» **Your task**:
Your answer is to be the exact text of the lines from the one containing "Das Areal des" through the final line of the entries, restated in full, with pictures omitted.

» **Crawled caption data**:
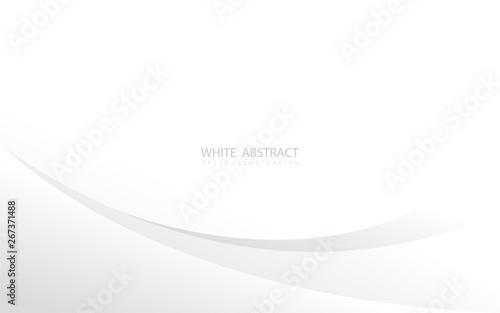 Abstract Geometric Curve Shapes With Silver Tone And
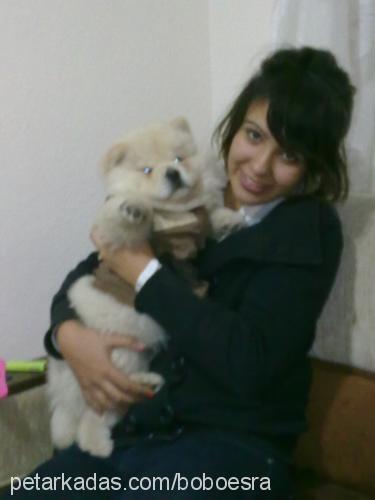 esra günay Profile Picture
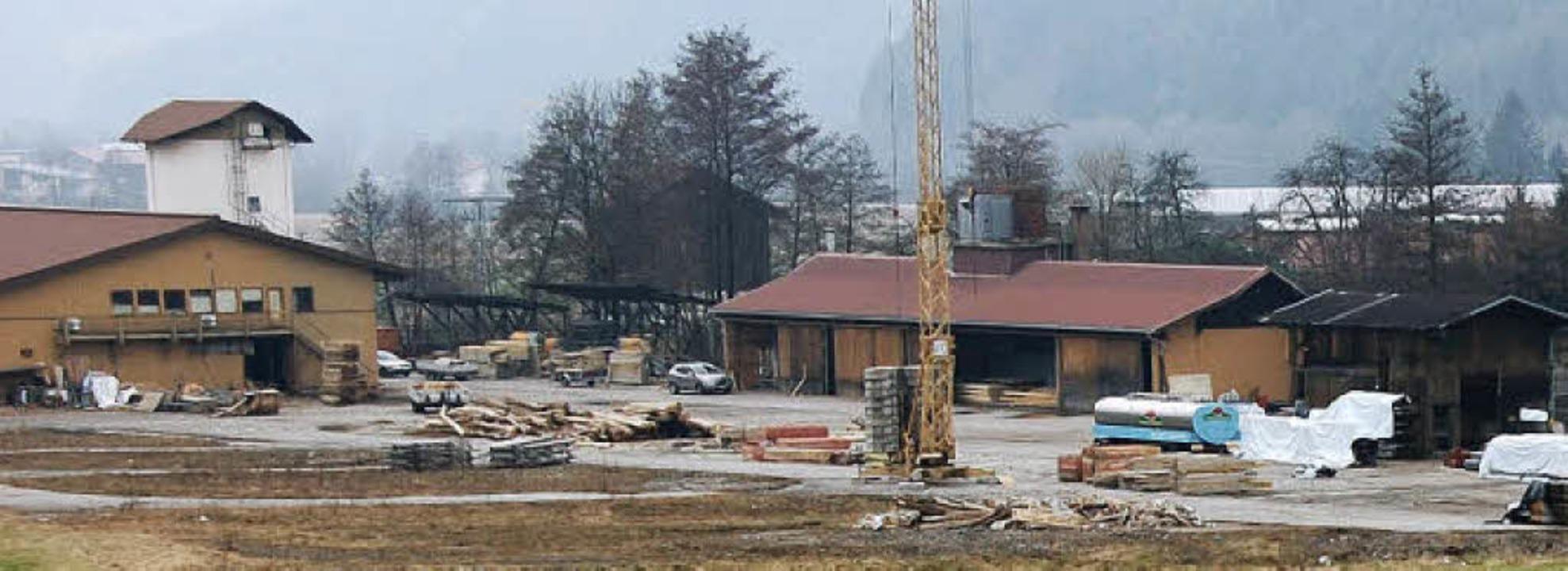 Das Areal des ehemaligen Sägewerks Kap...werblicher Bebauung zugeführt werden.     Foto: Elfriede Mosmann
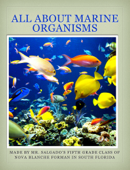 All About Marine Organisms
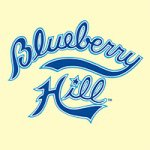 @blueberryhillstl's profile picture on influence.co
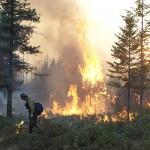 Montana_wildfire_burn-Credit-USFWS-150x150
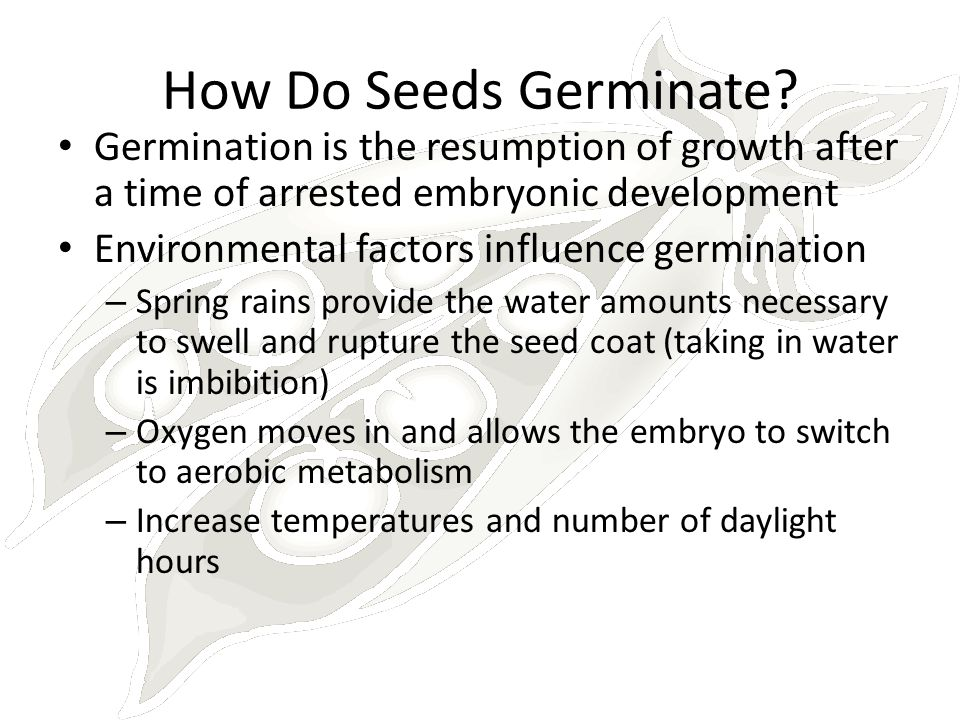 How Do Seeds Germinate Germination is the resumption of growth after a time of arrested embryonic development.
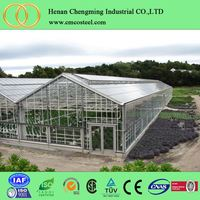 Good price commercial Low Cost glass used hydroponic greenhouses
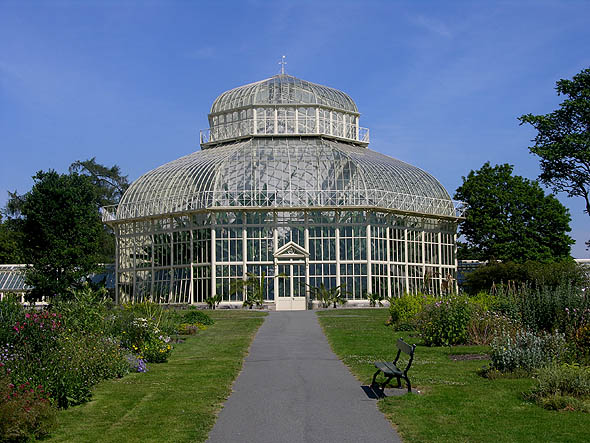 1884 &#8211; Great Palm House, Botanic Gardens, Glasnevin, Dublin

» **Answer box**:
 Das Areal des ehemaligen Sägewerks Kap...werblicher Bebauung zugeführt werden.     Foto: Elfriede Mosmann
 All About Marine Organisms
 @blueberryhillstl's profile picture on influence.co
 Montana_wildfire_burn-Credit-USFWS-150x150
 How Do Seeds Germinate Germination is the resumption of growth after a time of arrested embryonic development.
 Good price commercial Low Cost glass used hydroponic greenhouses
 1884 &#8211; Great Palm House, Botanic Gardens, Glasnevin, Dublin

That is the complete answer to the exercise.